Provided material →
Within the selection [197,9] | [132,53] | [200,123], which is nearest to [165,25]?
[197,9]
---
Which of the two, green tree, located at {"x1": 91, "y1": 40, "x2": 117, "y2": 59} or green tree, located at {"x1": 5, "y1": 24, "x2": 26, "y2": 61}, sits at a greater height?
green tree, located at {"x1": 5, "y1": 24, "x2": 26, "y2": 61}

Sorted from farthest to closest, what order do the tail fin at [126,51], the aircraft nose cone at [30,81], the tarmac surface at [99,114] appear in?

Work to do → Rewrite the material from the line containing "Which of the" up to and including the line containing "Sorted from farthest", changing "tail fin" to "vertical stabilizer" and leaving everything else unchanged. Return only those lines.

Result for this task →
Which of the two, green tree, located at {"x1": 91, "y1": 40, "x2": 117, "y2": 59} or green tree, located at {"x1": 5, "y1": 24, "x2": 26, "y2": 61}, sits at a greater height?
green tree, located at {"x1": 5, "y1": 24, "x2": 26, "y2": 61}

Sorted from farthest to closest, what order do the vertical stabilizer at [126,51], the aircraft nose cone at [30,81], the tarmac surface at [99,114] appear in?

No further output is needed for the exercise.